→ **ABOUT THIS EXERCISE**:
Whatever precedes the line containing "Q: Fraction of annotators marking young" is not copied; that line and every line after it through the final one below are copied exactly, except pictures.
------------------------------------------------------------
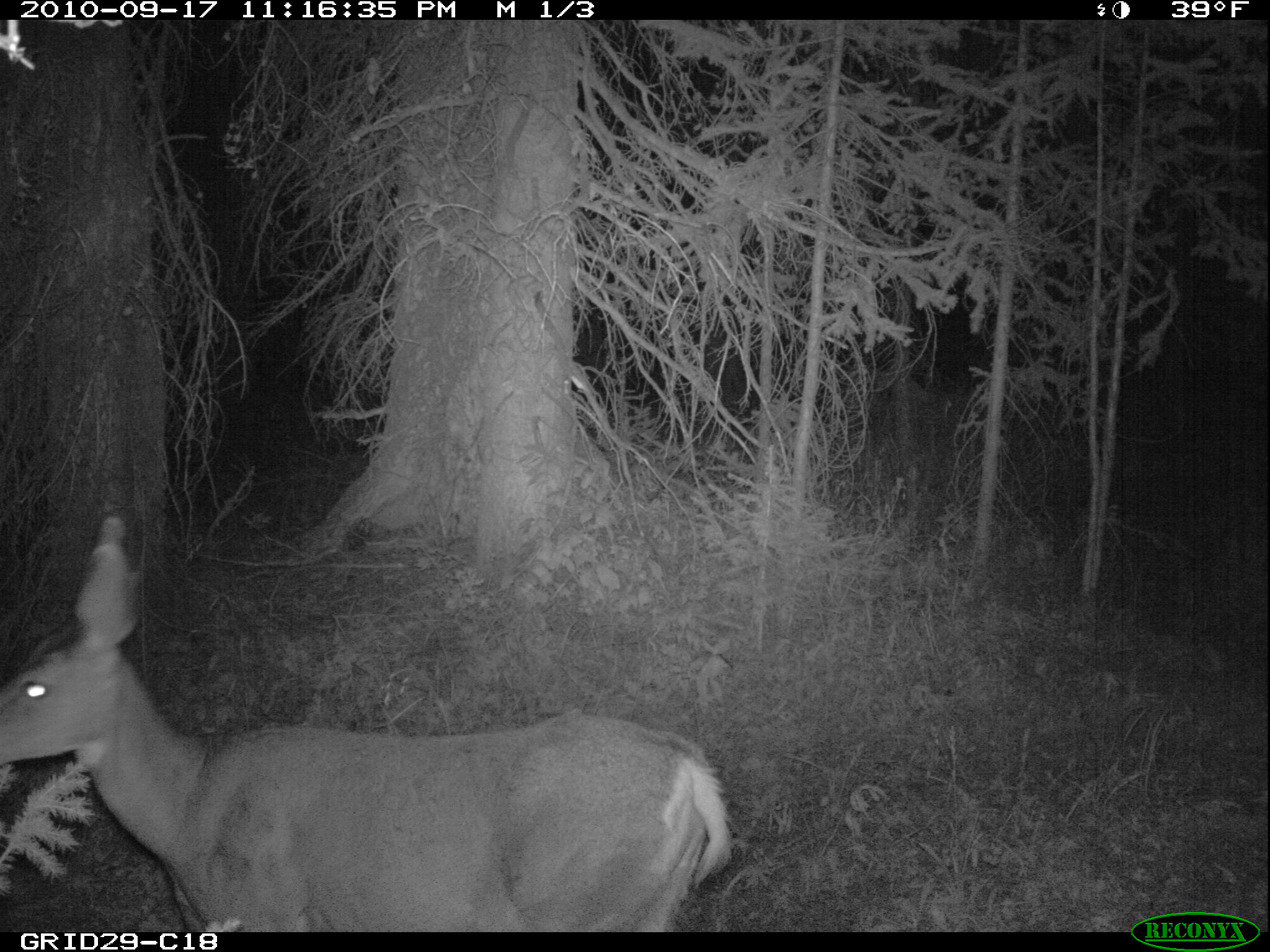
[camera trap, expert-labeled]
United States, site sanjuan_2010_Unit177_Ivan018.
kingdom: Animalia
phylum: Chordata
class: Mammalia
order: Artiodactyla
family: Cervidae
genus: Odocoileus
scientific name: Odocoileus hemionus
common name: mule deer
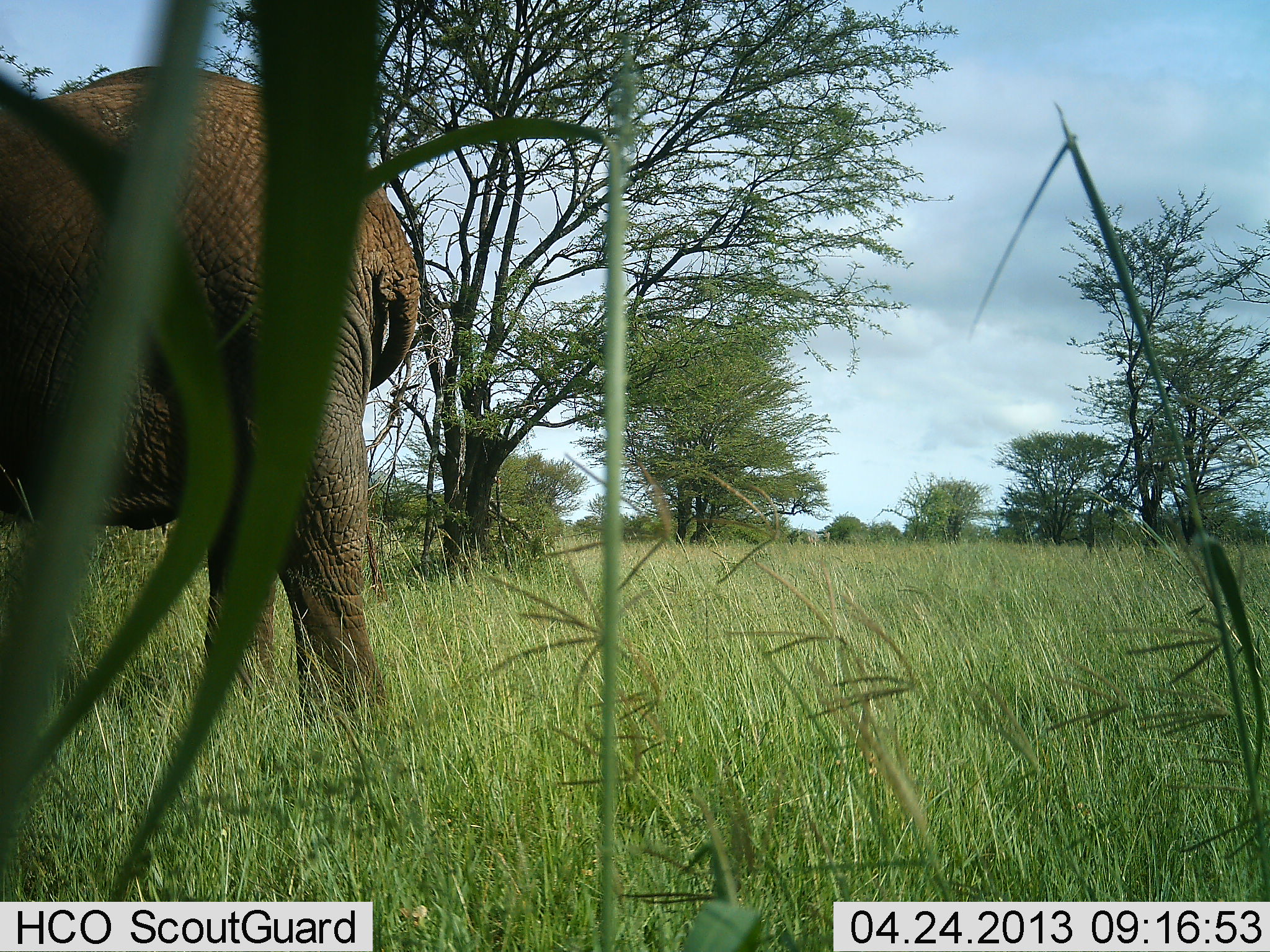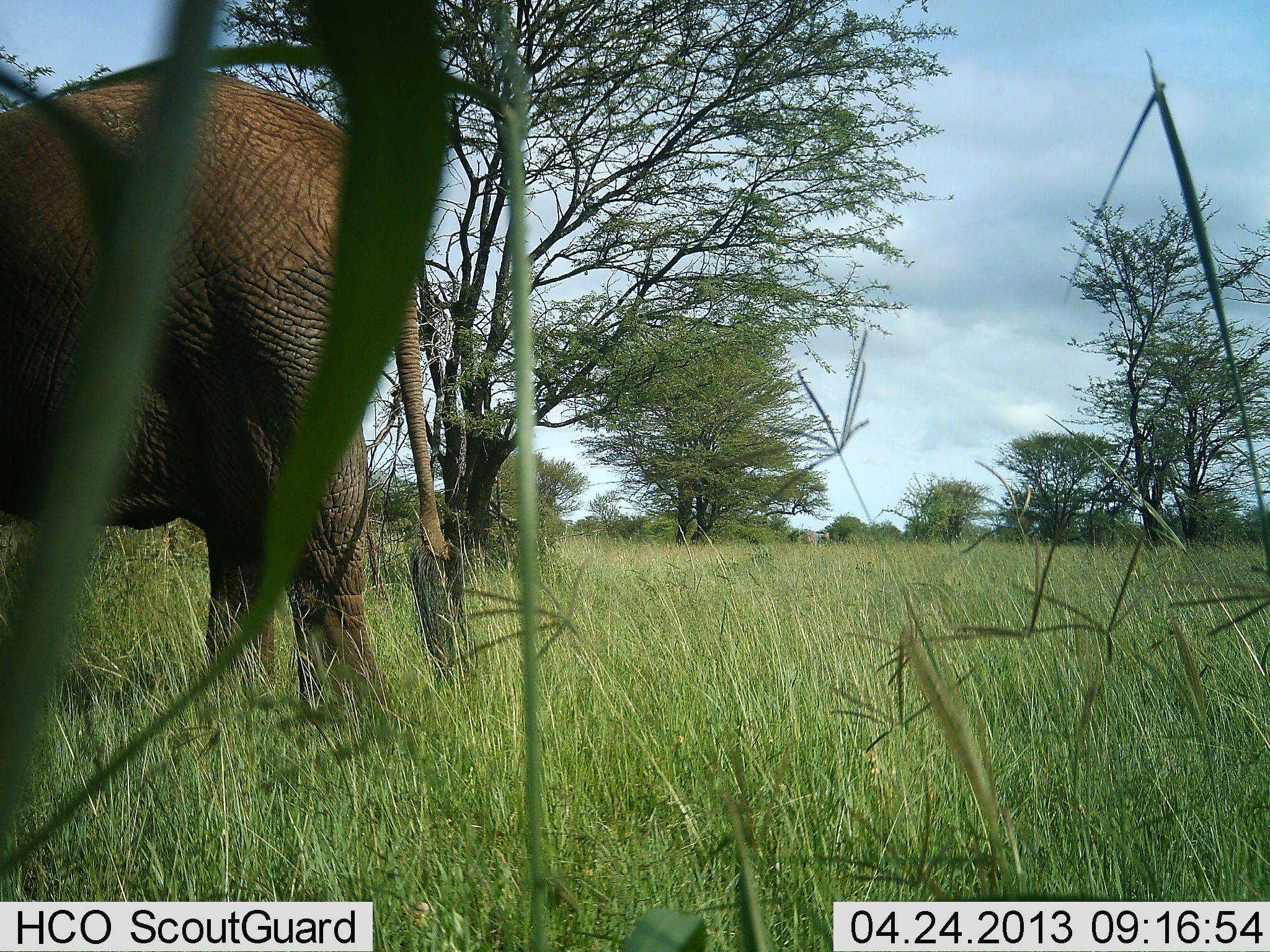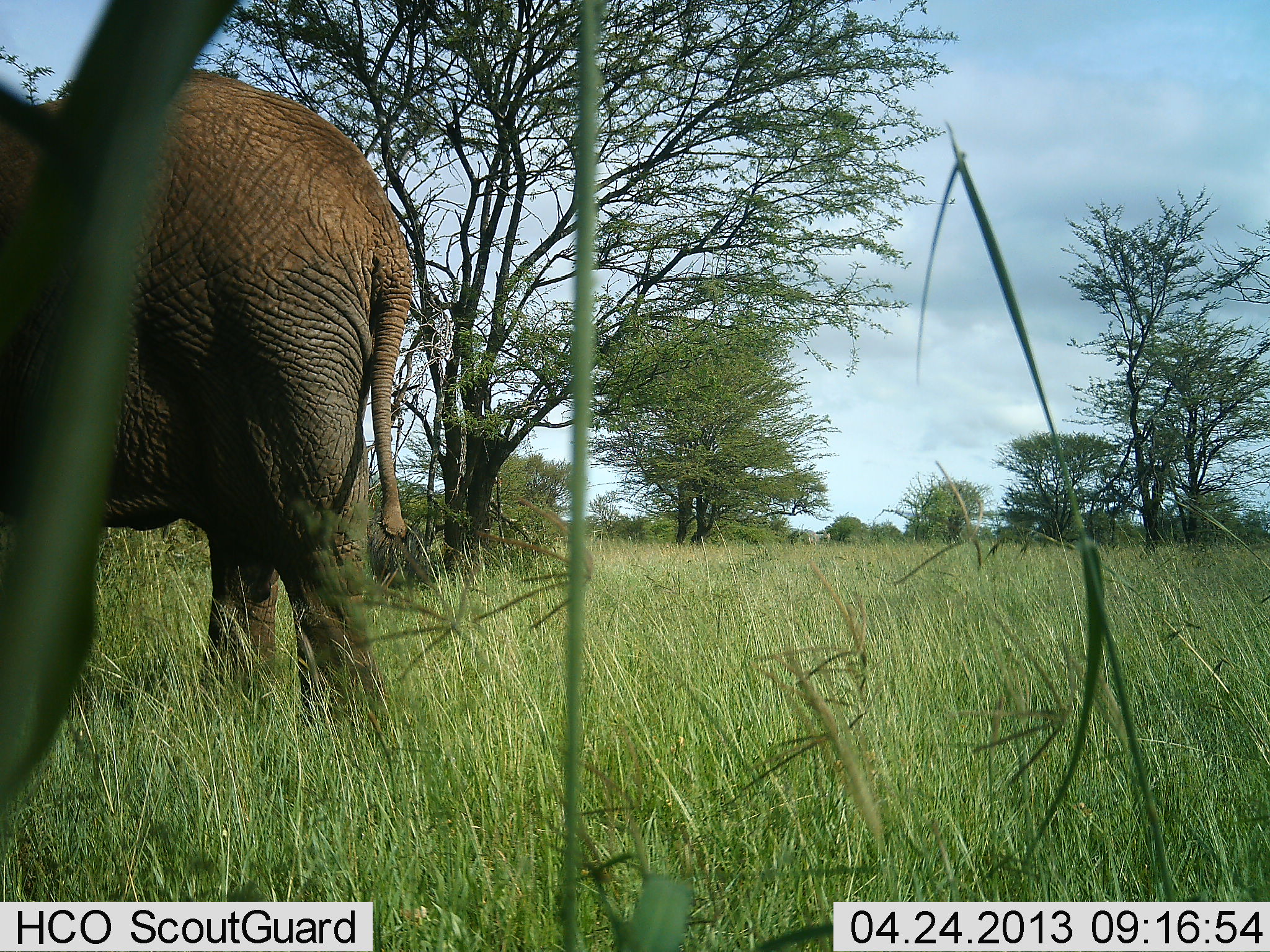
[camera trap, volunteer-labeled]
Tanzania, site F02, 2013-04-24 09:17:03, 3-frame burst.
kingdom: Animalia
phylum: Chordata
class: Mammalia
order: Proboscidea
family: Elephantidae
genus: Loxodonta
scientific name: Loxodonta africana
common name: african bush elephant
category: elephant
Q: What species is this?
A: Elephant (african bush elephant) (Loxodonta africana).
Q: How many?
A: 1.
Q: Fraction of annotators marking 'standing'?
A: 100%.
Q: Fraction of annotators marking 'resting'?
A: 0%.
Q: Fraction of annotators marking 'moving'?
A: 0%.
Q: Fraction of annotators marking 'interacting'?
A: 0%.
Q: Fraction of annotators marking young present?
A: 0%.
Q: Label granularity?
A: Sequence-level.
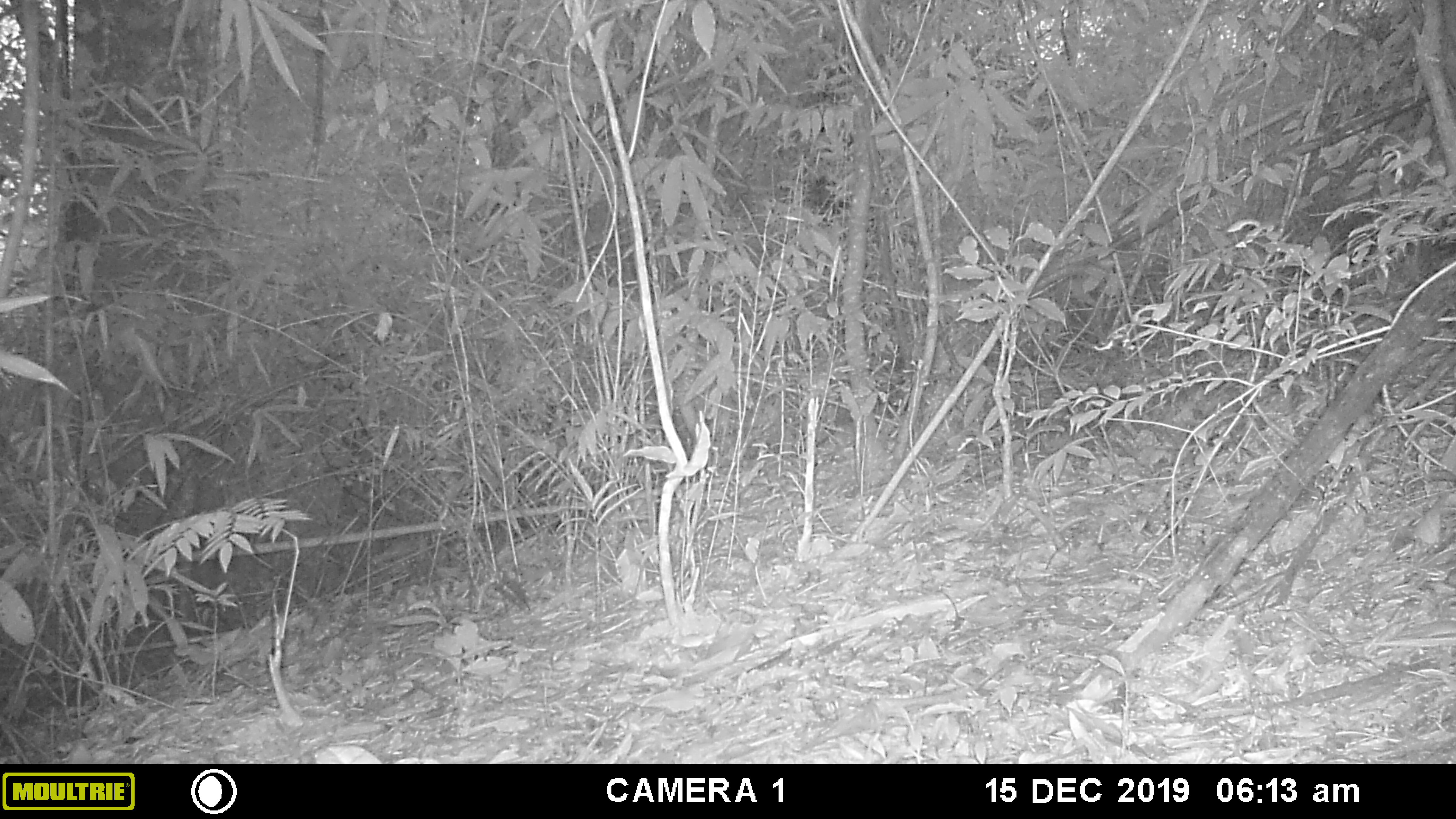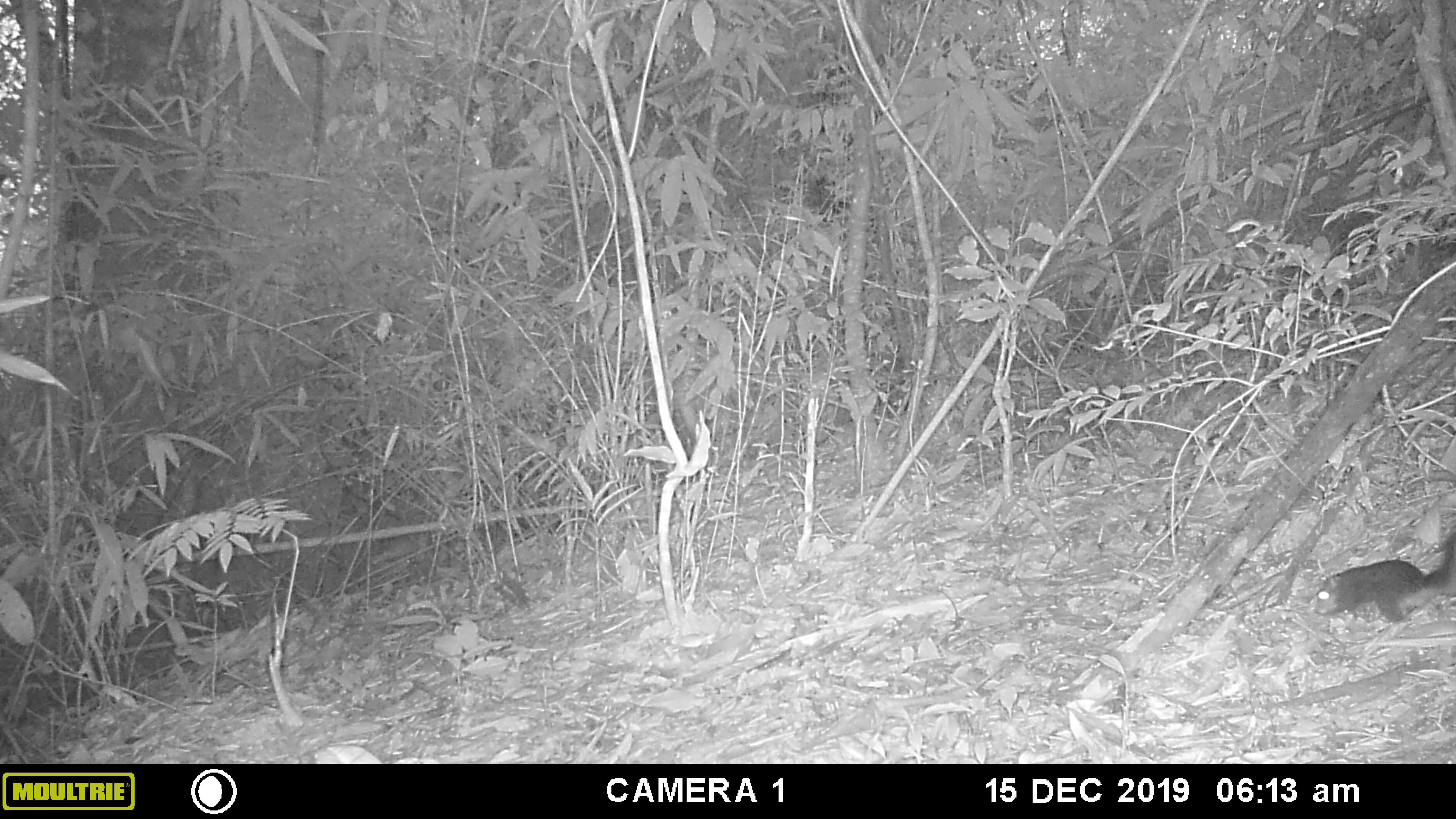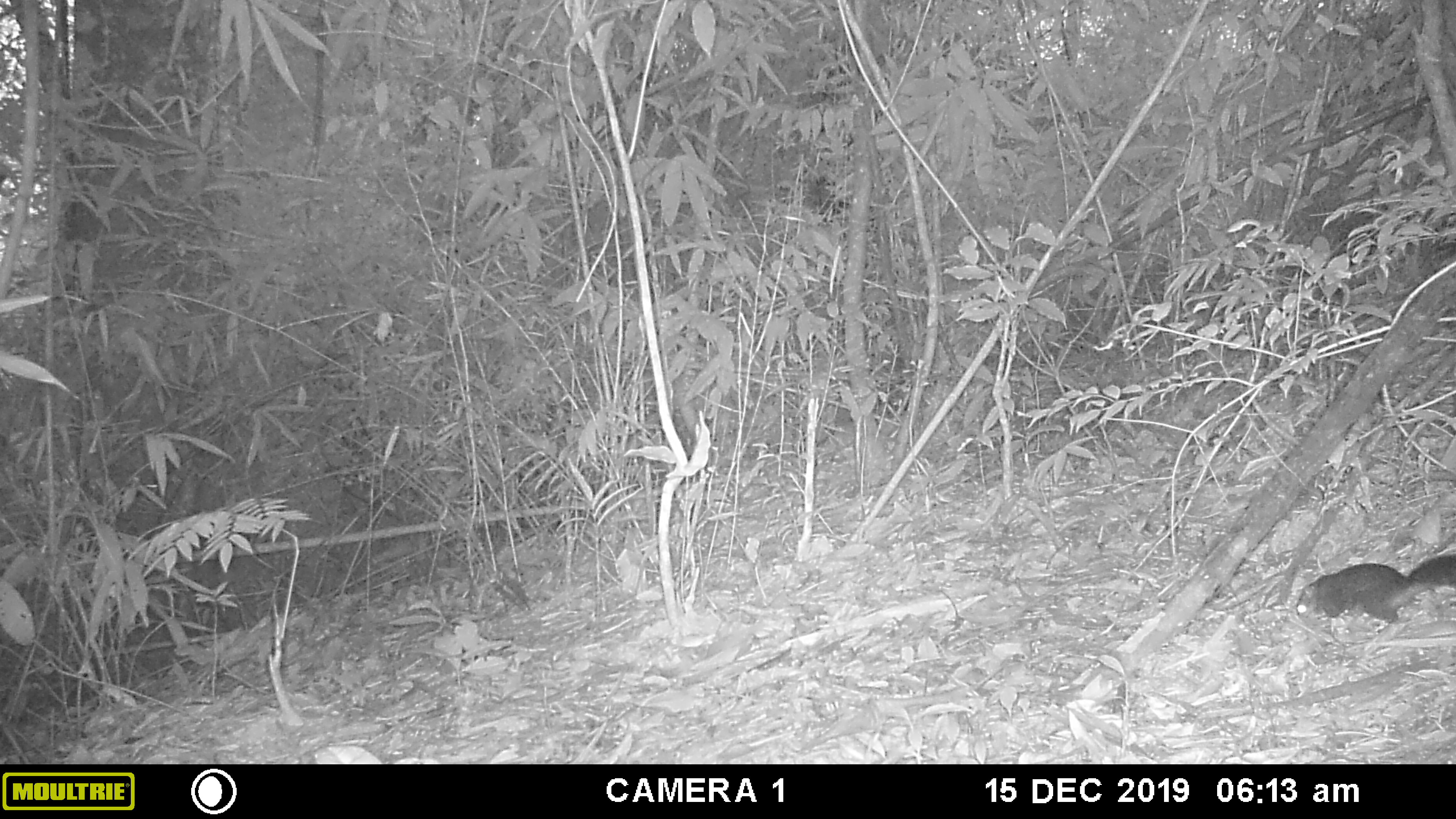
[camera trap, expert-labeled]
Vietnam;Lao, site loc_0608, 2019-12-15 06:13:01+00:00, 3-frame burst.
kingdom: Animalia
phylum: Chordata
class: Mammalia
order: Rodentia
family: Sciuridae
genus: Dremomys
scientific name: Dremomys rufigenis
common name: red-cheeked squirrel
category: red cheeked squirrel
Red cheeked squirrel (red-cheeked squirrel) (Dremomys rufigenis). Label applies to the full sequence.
------------------------------------------------------------
→ **RESULT FOR THIS EXERCISE**:
Q: Fraction of annotators marking young present?
A: 0%.
Q: Label granularity?
A: Sequence-level.
[camera trap, expert-labeled]
Vietnam;Lao, site loc_0608, 2019-12-15 06:13:01+00:00, 3-frame burst.
kingdom: Animalia
phylum: Chordata
class: Mammalia
order: Rodentia
family: Sciuridae
genus: Dremomys
scientific name: Dremomys rufigenis
common name: red-cheeked squirrel
category: red cheeked squirrel
Red cheeked squirrel (red-cheeked squirrel) (Dremomys rufigenis). Label applies to the full sequence.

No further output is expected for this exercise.